**SHORT EXERCISE**
The records below hold pictures; please leave those out and retype the rest exactly.

**EXCERPTED DATA**

>> start

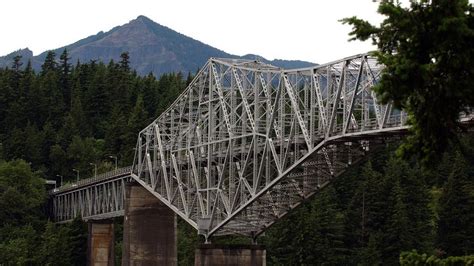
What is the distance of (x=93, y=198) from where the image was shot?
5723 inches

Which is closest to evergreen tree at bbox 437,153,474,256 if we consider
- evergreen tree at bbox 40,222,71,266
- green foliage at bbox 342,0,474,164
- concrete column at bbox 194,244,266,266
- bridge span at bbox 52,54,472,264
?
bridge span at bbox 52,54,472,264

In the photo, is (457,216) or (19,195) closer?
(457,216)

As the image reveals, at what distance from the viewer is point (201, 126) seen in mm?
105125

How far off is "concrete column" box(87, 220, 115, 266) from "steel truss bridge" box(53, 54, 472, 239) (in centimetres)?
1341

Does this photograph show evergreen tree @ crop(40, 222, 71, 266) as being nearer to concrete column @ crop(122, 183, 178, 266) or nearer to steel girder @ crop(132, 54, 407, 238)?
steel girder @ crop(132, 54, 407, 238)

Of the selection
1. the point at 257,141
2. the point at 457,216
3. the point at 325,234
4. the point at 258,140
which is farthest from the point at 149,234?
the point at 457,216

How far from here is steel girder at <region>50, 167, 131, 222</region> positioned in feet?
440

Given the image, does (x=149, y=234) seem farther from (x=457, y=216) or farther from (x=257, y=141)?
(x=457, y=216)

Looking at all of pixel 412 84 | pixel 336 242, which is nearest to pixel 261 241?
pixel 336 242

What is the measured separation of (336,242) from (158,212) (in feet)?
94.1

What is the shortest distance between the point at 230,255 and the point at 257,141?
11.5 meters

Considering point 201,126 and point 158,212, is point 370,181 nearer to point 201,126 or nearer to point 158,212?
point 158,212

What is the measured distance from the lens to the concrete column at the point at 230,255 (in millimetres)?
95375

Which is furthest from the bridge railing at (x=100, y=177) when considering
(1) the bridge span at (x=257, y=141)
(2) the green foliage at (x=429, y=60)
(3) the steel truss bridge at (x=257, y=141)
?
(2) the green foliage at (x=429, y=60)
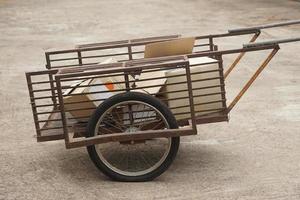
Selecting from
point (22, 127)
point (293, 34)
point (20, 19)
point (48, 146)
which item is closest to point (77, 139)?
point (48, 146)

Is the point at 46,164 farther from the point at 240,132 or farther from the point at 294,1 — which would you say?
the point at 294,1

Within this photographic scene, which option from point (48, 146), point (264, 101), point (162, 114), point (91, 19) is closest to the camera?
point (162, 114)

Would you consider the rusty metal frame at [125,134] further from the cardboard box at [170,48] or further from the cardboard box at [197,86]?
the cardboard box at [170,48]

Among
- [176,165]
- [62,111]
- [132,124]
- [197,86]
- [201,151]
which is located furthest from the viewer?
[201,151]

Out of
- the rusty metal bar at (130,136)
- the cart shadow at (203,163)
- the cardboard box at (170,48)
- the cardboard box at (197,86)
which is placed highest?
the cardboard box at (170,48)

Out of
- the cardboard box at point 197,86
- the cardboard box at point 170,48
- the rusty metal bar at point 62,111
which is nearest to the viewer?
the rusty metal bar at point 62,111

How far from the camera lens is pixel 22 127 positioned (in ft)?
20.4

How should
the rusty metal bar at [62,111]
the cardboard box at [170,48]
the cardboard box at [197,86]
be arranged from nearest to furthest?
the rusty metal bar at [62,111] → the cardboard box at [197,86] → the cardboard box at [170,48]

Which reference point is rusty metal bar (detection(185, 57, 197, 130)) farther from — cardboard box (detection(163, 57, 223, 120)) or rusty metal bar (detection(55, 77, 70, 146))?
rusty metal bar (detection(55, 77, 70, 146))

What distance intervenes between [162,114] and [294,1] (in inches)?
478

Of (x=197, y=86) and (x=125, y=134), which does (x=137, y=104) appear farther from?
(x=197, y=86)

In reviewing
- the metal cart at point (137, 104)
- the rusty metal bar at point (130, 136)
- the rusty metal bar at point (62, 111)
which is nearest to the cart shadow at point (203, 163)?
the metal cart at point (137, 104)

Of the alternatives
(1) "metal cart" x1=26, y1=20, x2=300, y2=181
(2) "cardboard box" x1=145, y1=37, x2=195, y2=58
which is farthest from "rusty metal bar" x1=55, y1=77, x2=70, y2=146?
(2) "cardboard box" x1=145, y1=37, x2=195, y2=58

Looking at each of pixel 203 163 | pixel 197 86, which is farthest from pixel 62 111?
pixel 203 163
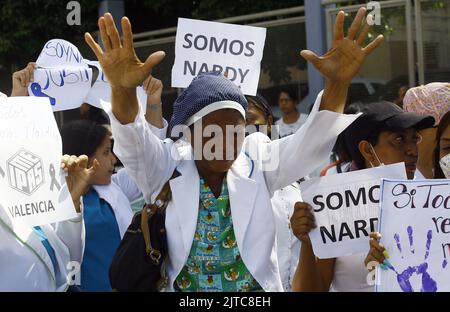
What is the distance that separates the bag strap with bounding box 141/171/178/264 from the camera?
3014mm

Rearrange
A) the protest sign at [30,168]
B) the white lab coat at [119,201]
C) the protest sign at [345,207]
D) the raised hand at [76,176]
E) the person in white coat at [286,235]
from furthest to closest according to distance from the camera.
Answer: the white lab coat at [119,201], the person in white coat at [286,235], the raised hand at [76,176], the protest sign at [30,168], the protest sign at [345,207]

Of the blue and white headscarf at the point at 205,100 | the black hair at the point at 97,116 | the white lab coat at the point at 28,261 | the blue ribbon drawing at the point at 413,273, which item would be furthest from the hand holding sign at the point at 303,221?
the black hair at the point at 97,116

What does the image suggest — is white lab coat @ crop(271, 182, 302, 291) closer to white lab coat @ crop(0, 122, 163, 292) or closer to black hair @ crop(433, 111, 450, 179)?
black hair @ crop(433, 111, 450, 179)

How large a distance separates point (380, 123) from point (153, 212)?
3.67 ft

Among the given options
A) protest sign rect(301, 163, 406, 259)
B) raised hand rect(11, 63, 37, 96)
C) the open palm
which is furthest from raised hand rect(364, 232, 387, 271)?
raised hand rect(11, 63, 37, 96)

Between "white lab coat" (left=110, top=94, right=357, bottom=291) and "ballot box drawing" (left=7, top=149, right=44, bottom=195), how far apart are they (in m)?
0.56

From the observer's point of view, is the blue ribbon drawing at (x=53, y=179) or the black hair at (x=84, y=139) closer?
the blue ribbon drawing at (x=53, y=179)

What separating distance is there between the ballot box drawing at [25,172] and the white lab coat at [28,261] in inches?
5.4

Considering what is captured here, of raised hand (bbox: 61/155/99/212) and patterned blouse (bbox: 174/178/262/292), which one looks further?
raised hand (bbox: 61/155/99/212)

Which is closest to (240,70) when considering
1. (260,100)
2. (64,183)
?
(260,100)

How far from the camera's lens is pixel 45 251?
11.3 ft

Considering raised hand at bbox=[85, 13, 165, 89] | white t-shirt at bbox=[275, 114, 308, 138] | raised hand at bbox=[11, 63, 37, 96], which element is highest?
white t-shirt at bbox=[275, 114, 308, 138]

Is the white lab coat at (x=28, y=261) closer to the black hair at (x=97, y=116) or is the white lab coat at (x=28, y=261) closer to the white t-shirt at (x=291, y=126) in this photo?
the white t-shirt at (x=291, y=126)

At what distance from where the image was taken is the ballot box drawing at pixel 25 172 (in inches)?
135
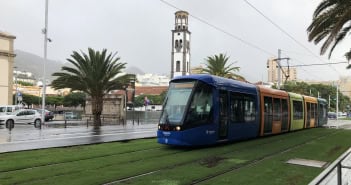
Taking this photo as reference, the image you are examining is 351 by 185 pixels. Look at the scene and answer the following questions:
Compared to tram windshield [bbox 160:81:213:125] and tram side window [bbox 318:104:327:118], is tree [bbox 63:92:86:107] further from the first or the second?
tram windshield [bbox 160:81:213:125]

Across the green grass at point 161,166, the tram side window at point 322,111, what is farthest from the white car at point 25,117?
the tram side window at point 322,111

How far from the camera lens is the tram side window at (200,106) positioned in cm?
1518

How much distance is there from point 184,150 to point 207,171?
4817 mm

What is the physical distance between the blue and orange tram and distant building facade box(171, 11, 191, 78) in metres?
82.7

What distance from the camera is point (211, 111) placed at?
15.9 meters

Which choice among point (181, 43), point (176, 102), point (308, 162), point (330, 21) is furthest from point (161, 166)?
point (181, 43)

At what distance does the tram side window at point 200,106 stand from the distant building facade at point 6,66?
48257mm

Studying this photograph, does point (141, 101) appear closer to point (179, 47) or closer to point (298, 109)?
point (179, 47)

>> end

**CORRECT ANSWER**
What is the distance of (x=93, y=198) from where the image was shot?
5723 inches

Which is closest to evergreen tree at bbox 437,153,474,256 if we consider
- evergreen tree at bbox 40,222,71,266
- green foliage at bbox 342,0,474,164
- concrete column at bbox 194,244,266,266
- bridge span at bbox 52,54,472,264
?
bridge span at bbox 52,54,472,264

In the photo, is (457,216) or (19,195) closer?
(457,216)

As the image reveals, at what distance from the viewer is point (201, 126) seen in mm?
105125

How far off is "concrete column" box(87, 220, 115, 266) from "steel truss bridge" box(53, 54, 472, 239) (in centimetres)?
1341

Does this photograph show evergreen tree @ crop(40, 222, 71, 266) as being nearer to concrete column @ crop(122, 183, 178, 266) or nearer to steel girder @ crop(132, 54, 407, 238)?
steel girder @ crop(132, 54, 407, 238)

Of the selection
1. the point at 257,141
2. the point at 457,216
3. the point at 325,234
4. the point at 258,140
which is farthest from the point at 149,234?
the point at 457,216

How far from here is steel girder at <region>50, 167, 131, 222</region> positioned in feet?
440

Given the image, does (x=149, y=234) seem farther from (x=457, y=216) or farther from (x=257, y=141)?
(x=457, y=216)

Looking at all of pixel 412 84 | pixel 336 242, which is nearest to pixel 261 241?
pixel 336 242

What is the measured separation of (336,242) from (158,212) (in feet)?
94.1

What is the shortest distance between the point at 230,255 and the point at 257,141?
11.5 meters

Considering point 201,126 and point 158,212, is point 370,181 nearer to point 201,126 or nearer to point 158,212?
point 158,212

What is the measured distance from the lens to the concrete column at the point at 230,255 (in millimetres)?
95375

Which is furthest from the bridge railing at (x=100, y=177) when considering
(1) the bridge span at (x=257, y=141)
(2) the green foliage at (x=429, y=60)
(3) the steel truss bridge at (x=257, y=141)
?
(2) the green foliage at (x=429, y=60)
Selecting from
point (22, 127)
point (293, 34)
point (20, 19)
point (48, 146)
which item is closest to point (77, 139)?
point (48, 146)

Is the point at 46,164 farther from the point at 240,132 or farther from the point at 294,1 — which would you say?
the point at 294,1

Within this photographic scene, which option from point (48, 146), point (264, 101), point (162, 114), point (91, 19) is closest to the camera?
point (162, 114)

Would you consider the rusty metal frame at [125,134] further from the cardboard box at [170,48] or further from the cardboard box at [197,86]?
the cardboard box at [170,48]

Among
- [176,165]
- [62,111]
- [132,124]
- [197,86]
- [201,151]
which is located furthest from the viewer?
[201,151]

Out of
- the rusty metal bar at (130,136)
- the cart shadow at (203,163)
- the cardboard box at (170,48)
- the cardboard box at (197,86)
which is placed highest?
the cardboard box at (170,48)

Out of
- the cardboard box at point 197,86
- the cardboard box at point 170,48
- the rusty metal bar at point 62,111
which is nearest to the viewer?
the rusty metal bar at point 62,111

How far from the camera lens is pixel 22 127 positioned (in ft)?
20.4

How should
the rusty metal bar at [62,111]
the cardboard box at [170,48]
the cardboard box at [197,86]
be arranged from nearest to furthest?
the rusty metal bar at [62,111] → the cardboard box at [197,86] → the cardboard box at [170,48]

Which reference point is rusty metal bar (detection(185, 57, 197, 130)) farther from — cardboard box (detection(163, 57, 223, 120)) or rusty metal bar (detection(55, 77, 70, 146))?
rusty metal bar (detection(55, 77, 70, 146))

What distance intervenes between [162,114] and [294,1] (in inches)?
478

Of (x=197, y=86) and (x=125, y=134), which does (x=137, y=104) appear farther from?
(x=197, y=86)

In reviewing
- the metal cart at point (137, 104)
- the rusty metal bar at point (130, 136)
- the rusty metal bar at point (62, 111)
which is nearest to the cart shadow at point (203, 163)?
the metal cart at point (137, 104)

Of the alternatives
(1) "metal cart" x1=26, y1=20, x2=300, y2=181
(2) "cardboard box" x1=145, y1=37, x2=195, y2=58
which is farthest from "rusty metal bar" x1=55, y1=77, x2=70, y2=146?
(2) "cardboard box" x1=145, y1=37, x2=195, y2=58

Looking at each of pixel 203 163 | pixel 197 86, which is farthest from pixel 62 111?
pixel 203 163
What is the distance that separates the bag strap with bounding box 141/171/178/264 from the camera?
3014mm

Rearrange
A) the protest sign at [30,168]
B) the white lab coat at [119,201]
C) the protest sign at [345,207]
D) the raised hand at [76,176]
E) the person in white coat at [286,235]
from furthest to closest according to distance from the camera.
Answer: the white lab coat at [119,201], the person in white coat at [286,235], the raised hand at [76,176], the protest sign at [30,168], the protest sign at [345,207]

Of the blue and white headscarf at the point at 205,100 | the black hair at the point at 97,116 | the white lab coat at the point at 28,261 | the blue ribbon drawing at the point at 413,273, which item would be furthest from the hand holding sign at the point at 303,221?
the black hair at the point at 97,116

What does the image suggest — is white lab coat @ crop(271, 182, 302, 291) closer to white lab coat @ crop(0, 122, 163, 292) or closer to black hair @ crop(433, 111, 450, 179)?
black hair @ crop(433, 111, 450, 179)

How large a distance separates point (380, 123) from point (153, 212)?
3.67 ft

Among the given options
A) protest sign rect(301, 163, 406, 259)
B) raised hand rect(11, 63, 37, 96)
C) the open palm
which is furthest from raised hand rect(364, 232, 387, 271)?
raised hand rect(11, 63, 37, 96)

Between "white lab coat" (left=110, top=94, right=357, bottom=291) and "ballot box drawing" (left=7, top=149, right=44, bottom=195), how far apart are they (in m)?
0.56

From the observer's point of view, is the blue ribbon drawing at (x=53, y=179) or the black hair at (x=84, y=139) closer?
the blue ribbon drawing at (x=53, y=179)

What separating distance is there between the ballot box drawing at [25,172] and the white lab coat at [28,261] in inches?
5.4

Considering what is captured here, of raised hand (bbox: 61/155/99/212) and patterned blouse (bbox: 174/178/262/292), which one looks further?
raised hand (bbox: 61/155/99/212)

Which is closest to (240,70) when considering
1. (260,100)
2. (64,183)
?
(260,100)

How far from the camera's lens is pixel 45 251?
11.3 ft

Considering raised hand at bbox=[85, 13, 165, 89] | white t-shirt at bbox=[275, 114, 308, 138] | raised hand at bbox=[11, 63, 37, 96], which element is highest?
white t-shirt at bbox=[275, 114, 308, 138]

Is the white lab coat at (x=28, y=261) closer to the black hair at (x=97, y=116) or is the white lab coat at (x=28, y=261) closer to the white t-shirt at (x=291, y=126) in this photo?
the white t-shirt at (x=291, y=126)

At what distance from where the image was taken is the ballot box drawing at pixel 25 172 (in inches)?
135
Taking this photo as reference, the image you are examining is 351 by 185 pixels. Look at the scene and answer the following questions:
Compared to tram windshield [bbox 160:81:213:125] and tram side window [bbox 318:104:327:118], is tree [bbox 63:92:86:107] further from the first or the second?
tram windshield [bbox 160:81:213:125]

Across the green grass at point 161,166, the tram side window at point 322,111, what is farthest from the white car at point 25,117?
the tram side window at point 322,111

How far from the camera lens is the tram side window at (200,106) positioned in cm?
1518

How much distance is there from point 184,150 to point 207,171?
4817 mm

What is the physical distance between the blue and orange tram and distant building facade box(171, 11, 191, 78) in metres?
82.7

What distance from the camera is point (211, 111) placed at?
15.9 meters

Which choice among point (181, 43), point (176, 102), point (308, 162), point (330, 21) is furthest from point (161, 166)?
point (181, 43)

At what distance does the tram side window at point 200,106 stand from the distant building facade at point 6,66?
48257mm

Studying this photograph, does point (141, 101) appear closer to point (179, 47) or closer to point (298, 109)?
point (179, 47)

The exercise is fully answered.